Le armi di distruzione di massa, in particolare quelle atomiche, generano un ingannevole senso di sicurezza. Se non vogliamo compromettere il futuro dell’umanità, dobbiamo imparare dalla testimonianza degli “hibakusha”, cioè delle persone colpite dalle esplosioni di Hiroshima e Nagasaki: “Che la loro voce profetica sia un monito soprattutto per le nuove generazioni!”. Le tecnologie nucleari si diffondono ormai anche attraverso la Rete, e neanche gli strumenti di diritto internazionale hanno impedito che nuovi Stati si aggiungessero alla cerchia dei possessori di armi atomiche. Il Papa parla di “scenari angoscianti”, che nello scacchiere geopolitico si affiancano a quelli del terrorismo o dei conflitti asimmetrici.
Eppure, nonostante il “fosco pessimismo” di cui potremmo cadere vittime, “un sano realismo non cessa di accendere sul nostro mondo disordinato le luci della speranza”. Francesco cita la recente votazione Onu sulle armi nucleari come illegittimo strumento di guerra, che colma un vuoto giuridico importante e si unisce alla messa al bando, già proibita attraverso Convenzioni internazionali, delle armi chimiche, quelle biologiche, le mine antiuomo e le bombe a grappolo. Risultati, questi, dovuti principalmente
“a una iniziativa umanitaria promossa da una valida alleanza tra società civile, Stati, organizzazioni internazionali, Chiese, accademie e gruppi di esperti”.

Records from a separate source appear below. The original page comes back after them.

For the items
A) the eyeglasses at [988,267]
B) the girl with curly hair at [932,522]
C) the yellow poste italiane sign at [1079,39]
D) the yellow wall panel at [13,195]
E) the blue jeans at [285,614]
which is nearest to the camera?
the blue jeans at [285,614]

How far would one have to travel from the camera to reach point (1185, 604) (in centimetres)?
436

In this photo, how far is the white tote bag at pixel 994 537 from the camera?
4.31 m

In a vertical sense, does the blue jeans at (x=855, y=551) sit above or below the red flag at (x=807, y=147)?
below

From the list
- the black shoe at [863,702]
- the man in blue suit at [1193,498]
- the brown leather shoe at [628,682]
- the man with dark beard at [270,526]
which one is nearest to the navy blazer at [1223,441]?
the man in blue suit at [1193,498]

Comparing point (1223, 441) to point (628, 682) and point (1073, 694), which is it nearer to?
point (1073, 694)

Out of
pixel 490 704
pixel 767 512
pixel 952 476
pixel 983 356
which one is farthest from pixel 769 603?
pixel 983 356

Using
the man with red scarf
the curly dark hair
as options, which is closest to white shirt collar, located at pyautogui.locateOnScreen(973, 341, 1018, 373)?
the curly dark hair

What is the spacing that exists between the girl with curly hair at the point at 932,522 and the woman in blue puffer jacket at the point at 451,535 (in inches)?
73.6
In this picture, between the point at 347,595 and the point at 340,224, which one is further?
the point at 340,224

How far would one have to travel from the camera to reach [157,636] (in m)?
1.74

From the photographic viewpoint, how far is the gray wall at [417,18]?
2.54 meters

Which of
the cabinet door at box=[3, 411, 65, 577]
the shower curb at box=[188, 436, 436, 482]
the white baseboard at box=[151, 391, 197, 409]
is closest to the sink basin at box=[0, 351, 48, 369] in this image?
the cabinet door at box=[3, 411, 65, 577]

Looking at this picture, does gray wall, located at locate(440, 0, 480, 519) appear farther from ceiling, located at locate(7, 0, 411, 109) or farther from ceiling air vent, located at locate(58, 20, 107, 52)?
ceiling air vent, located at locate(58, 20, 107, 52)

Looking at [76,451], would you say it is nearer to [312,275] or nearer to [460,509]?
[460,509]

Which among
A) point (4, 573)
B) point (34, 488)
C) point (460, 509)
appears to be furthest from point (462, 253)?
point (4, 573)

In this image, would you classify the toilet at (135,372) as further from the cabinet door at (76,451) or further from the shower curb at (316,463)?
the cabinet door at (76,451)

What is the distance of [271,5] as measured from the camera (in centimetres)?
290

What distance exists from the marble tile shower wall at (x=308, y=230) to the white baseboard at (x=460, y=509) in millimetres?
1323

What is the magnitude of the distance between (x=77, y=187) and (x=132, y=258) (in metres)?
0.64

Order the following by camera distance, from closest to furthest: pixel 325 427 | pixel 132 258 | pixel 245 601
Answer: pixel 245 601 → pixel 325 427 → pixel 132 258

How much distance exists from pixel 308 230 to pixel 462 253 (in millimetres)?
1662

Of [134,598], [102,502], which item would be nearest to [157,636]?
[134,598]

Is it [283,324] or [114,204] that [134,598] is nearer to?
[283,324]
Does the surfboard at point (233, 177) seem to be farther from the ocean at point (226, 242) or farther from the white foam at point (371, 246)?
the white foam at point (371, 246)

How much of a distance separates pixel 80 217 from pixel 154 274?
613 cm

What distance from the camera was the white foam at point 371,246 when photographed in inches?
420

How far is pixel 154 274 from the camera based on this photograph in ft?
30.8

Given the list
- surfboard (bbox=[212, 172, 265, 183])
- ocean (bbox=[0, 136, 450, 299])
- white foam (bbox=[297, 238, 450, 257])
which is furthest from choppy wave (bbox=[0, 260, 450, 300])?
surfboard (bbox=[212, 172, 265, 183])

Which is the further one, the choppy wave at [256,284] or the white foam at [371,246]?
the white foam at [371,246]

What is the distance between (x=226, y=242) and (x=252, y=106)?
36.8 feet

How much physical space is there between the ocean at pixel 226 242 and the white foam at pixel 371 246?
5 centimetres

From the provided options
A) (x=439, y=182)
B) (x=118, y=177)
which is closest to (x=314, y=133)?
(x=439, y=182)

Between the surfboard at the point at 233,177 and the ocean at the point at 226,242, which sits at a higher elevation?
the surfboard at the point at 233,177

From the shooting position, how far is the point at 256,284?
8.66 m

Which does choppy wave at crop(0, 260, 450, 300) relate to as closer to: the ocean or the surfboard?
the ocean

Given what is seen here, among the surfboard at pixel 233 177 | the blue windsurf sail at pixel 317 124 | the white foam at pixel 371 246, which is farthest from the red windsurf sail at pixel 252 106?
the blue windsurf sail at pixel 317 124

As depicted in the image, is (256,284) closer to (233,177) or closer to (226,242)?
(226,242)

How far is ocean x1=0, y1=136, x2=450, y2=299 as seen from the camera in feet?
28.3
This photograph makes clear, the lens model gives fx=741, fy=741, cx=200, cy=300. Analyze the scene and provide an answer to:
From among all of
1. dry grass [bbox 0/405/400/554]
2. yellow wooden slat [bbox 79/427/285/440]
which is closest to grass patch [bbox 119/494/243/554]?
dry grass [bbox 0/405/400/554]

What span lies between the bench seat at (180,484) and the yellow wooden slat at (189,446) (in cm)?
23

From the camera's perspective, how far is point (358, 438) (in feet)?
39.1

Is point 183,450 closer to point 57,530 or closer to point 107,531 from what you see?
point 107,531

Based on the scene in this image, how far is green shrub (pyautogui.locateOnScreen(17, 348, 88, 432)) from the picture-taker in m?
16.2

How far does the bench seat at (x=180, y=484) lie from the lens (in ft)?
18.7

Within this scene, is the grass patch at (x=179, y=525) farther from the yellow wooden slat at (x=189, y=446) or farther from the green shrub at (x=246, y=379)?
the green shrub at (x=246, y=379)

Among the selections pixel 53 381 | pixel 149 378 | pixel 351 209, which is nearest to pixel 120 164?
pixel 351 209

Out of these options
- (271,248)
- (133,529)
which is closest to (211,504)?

In questo contesto si colloca anche il documento consegnato al Papa dagli 11 premi Nobel per la pace presenti al simposio internazionale, per il quale Francesco ha espresso il suo “grato apprezzamento”.
Francesco ha poi menzionato il 50° anniversario della Populorum progressio, “memorabile e attualissimo documento in cui Paolo VI ha coniato la definizione di “sviluppo umano integrale”, cioè “volto alla promozione di ogni uomo e di tutto l’uomo”.
“Occorre dunque innanzitutto rigettare la cultura dello scarto e avere cura delle persone e dei popoli che soffrono le più dolorose disuguaglianze, attraverso un’opera che sappia privilegiare con pazienza i processi solidali rispetto all’egoismo degli interessi contingenti”. Si è concluso con questo invito il discorso del Papa, secondo il quale soltanto
“un progresso effettivo e inclusivo può rendere attuabile l’utopia di un mondo privo di micidiali strumenti di offesa, nonostante la critica di coloro che ritengono idealistici i processi di smantellamento degli arsenali”.
In questa prospettiva, resta sempre valido il magistero di Giovanni XXIII, che ha indicato con chiarezza l’obiettivo di un disarmo integrale, e quello di Paolo VI, a 50 anni dalla Populorum progressio.